VIDEO: History of Football – Africa | Colorful Times

History of Football – Africa

Posted by Paul Boakye on Nov 4th, 2010 and filed under Football. You can follow any responses to this entry through the RSS 2.0. You can leave a response or trackback to this entry

Pele had said that an African country would win a World Cup by the turn of the 21st century. From colonial intervention, poverty and segregation, to independence and dictatorship, this programme measures Africa’s huge potential against its continued failure to succeed at an international level.

Through the eyes of its surviving members, this episode charts the spectacular rise, then fall of the 1974 Zaire World Cup Final team, and tells the story of Cameroon’s memorable 1990 World Cup campaign, when a thirty-eight year old became Africa’s first football superstar.

 

 

Interviews include Roger Milla, Abedi Pele, Thomas N’kono, Neil Tovey, Pierre Kalala and Issa Hayatou.

Segregation was obligatory in colonial times. It was separation. The blacks didn’t have citizen status, so they couldn’t play against teams made up of whites, who were French citizens.
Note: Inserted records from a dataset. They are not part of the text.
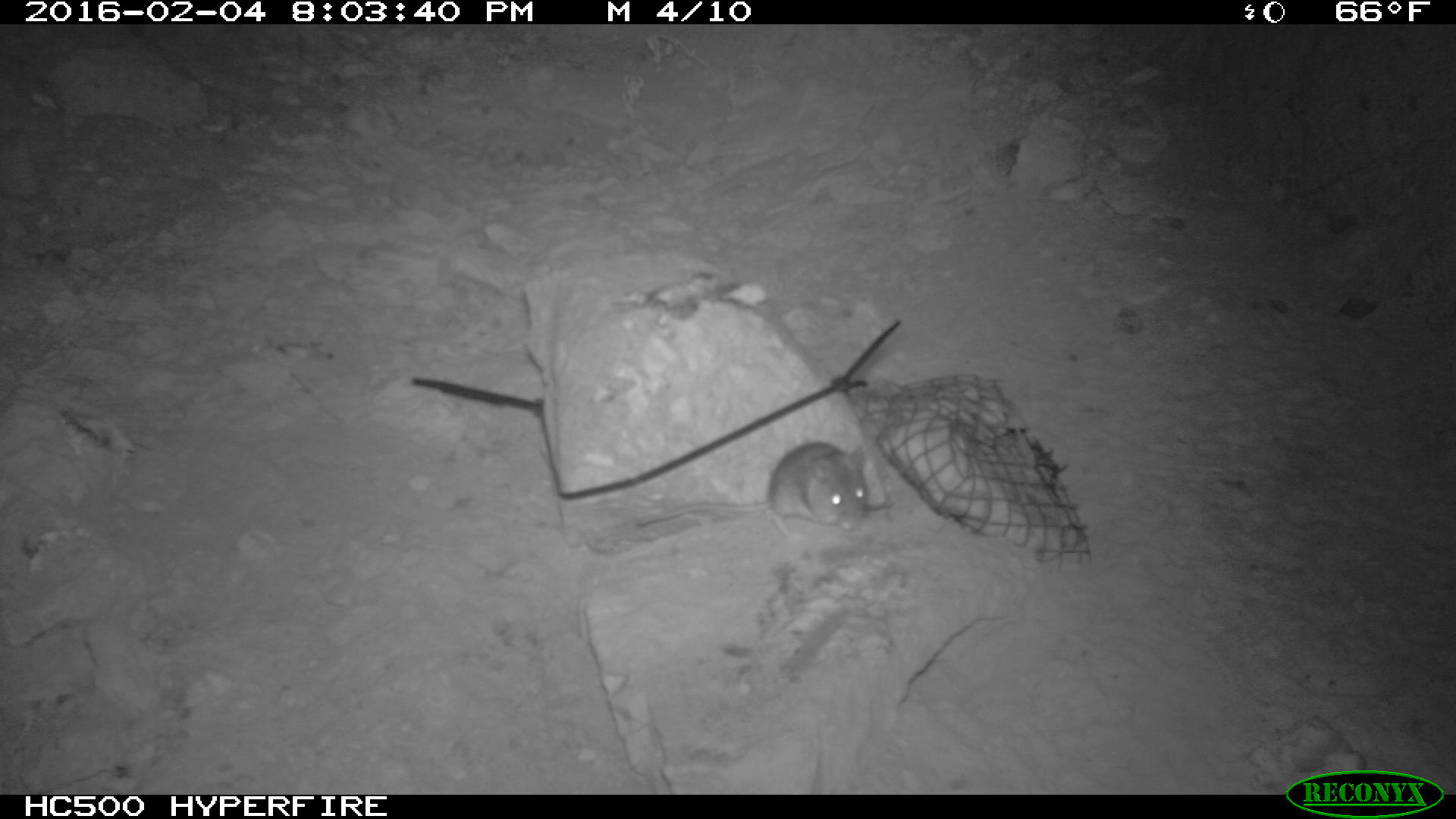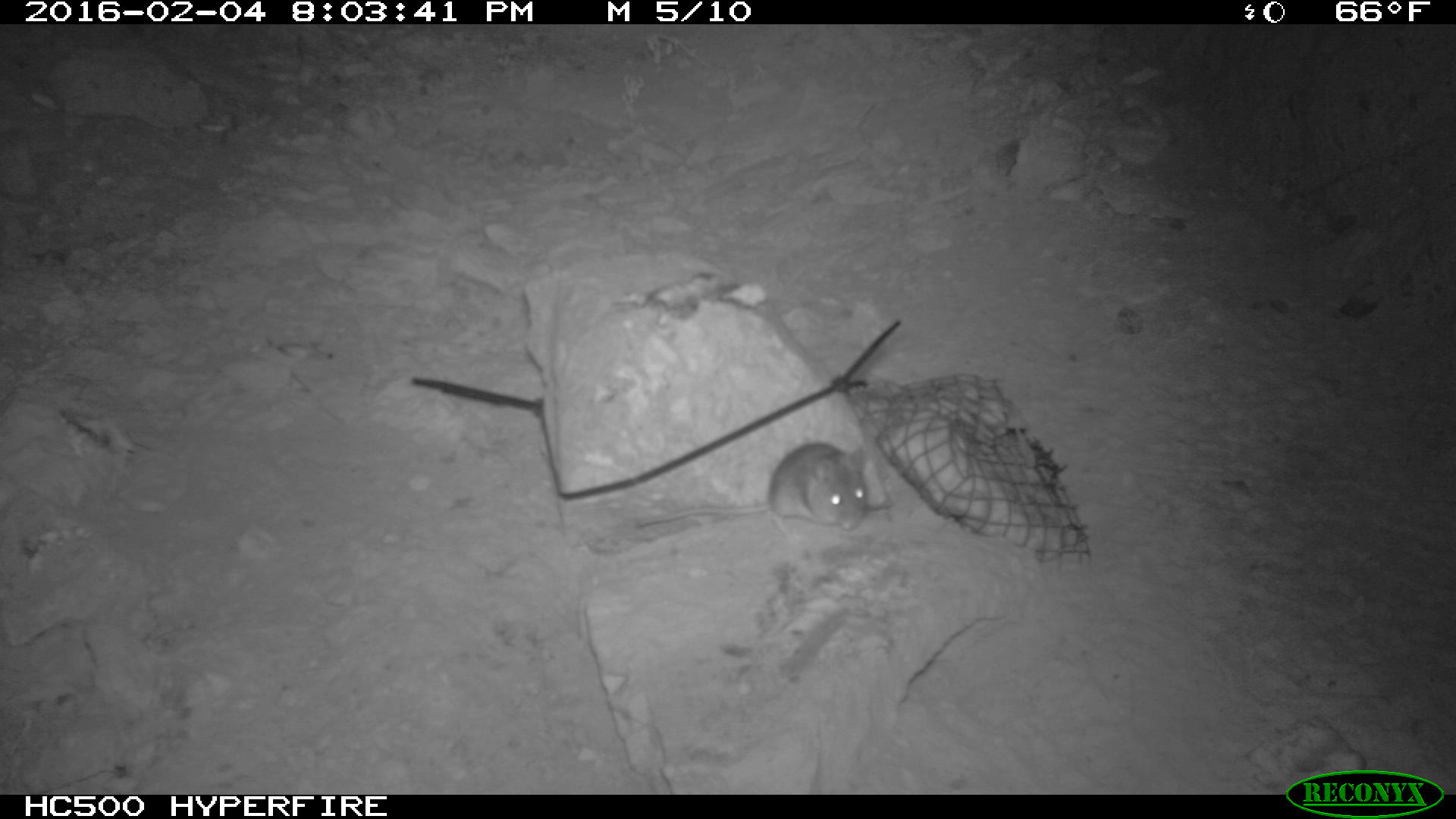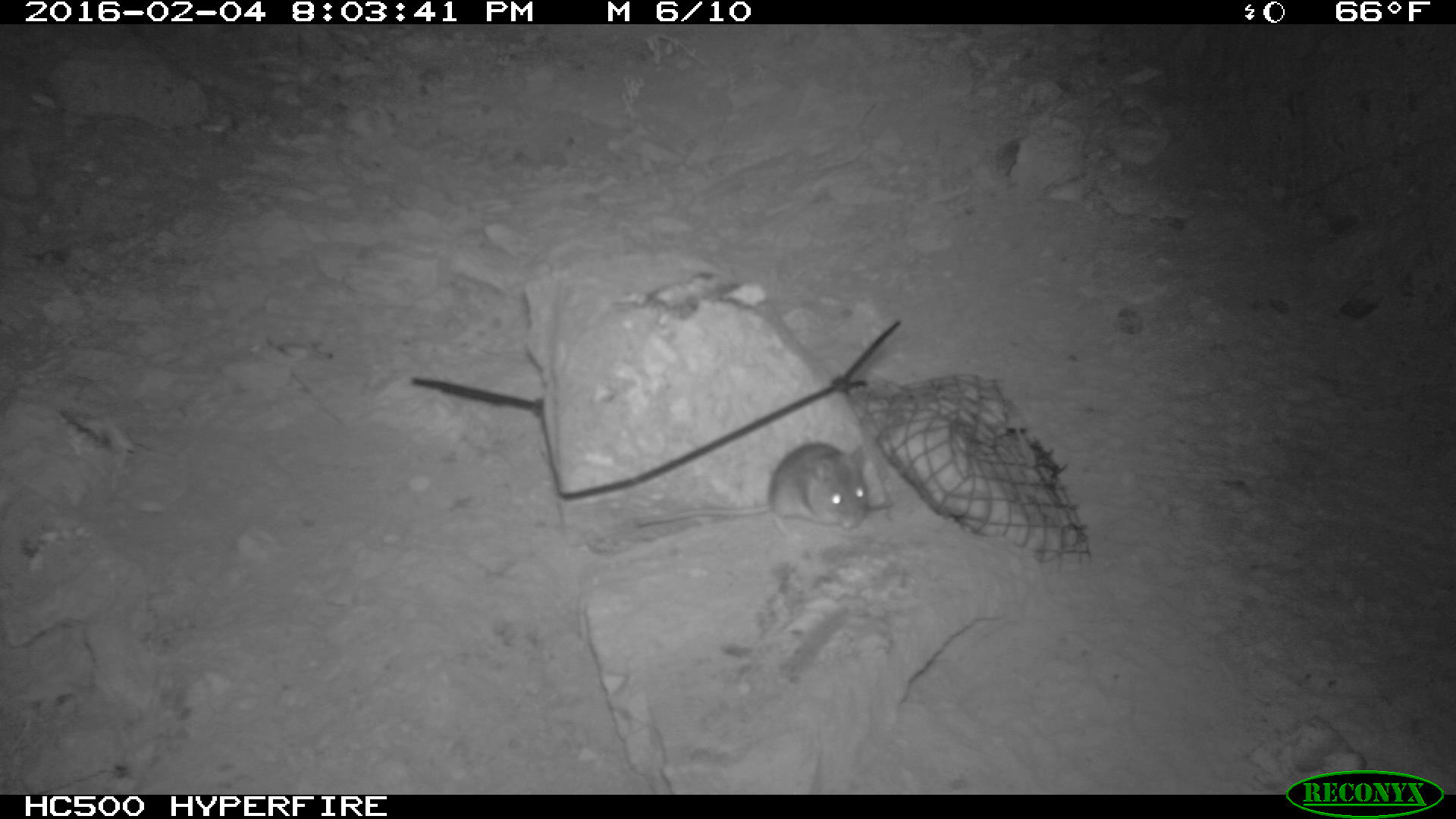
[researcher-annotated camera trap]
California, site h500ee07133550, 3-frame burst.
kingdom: Animalia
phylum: Chordata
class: Mammalia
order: Rodentia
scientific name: Rodentia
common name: rodent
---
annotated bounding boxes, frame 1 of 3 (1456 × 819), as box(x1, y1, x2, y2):
rodent: box(637, 443, 867, 541)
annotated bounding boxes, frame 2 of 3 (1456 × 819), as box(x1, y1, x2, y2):
rodent: box(637, 441, 868, 536)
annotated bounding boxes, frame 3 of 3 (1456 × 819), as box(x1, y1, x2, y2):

So the whites played amongst themselves, and the blacks said to themselves “We will also try.”

So they began their own teams. In Douala, the first indigenous team was Oryx-Douala, which was made up only of black men. In Yaoundé, the first team called the “Grand Superiors.”

The North African Cup was a competition which united all the clubs of North Africa. There was Algeria, Tunisia, Oran, Constantine and Morocco. This competition woke up the African players. Those were unforgettable matches.

The success of this championship and its popularity amongst the Sudanese encouraged the African Federation to organise a tournament on a biennial basis, to be played in a different country each time.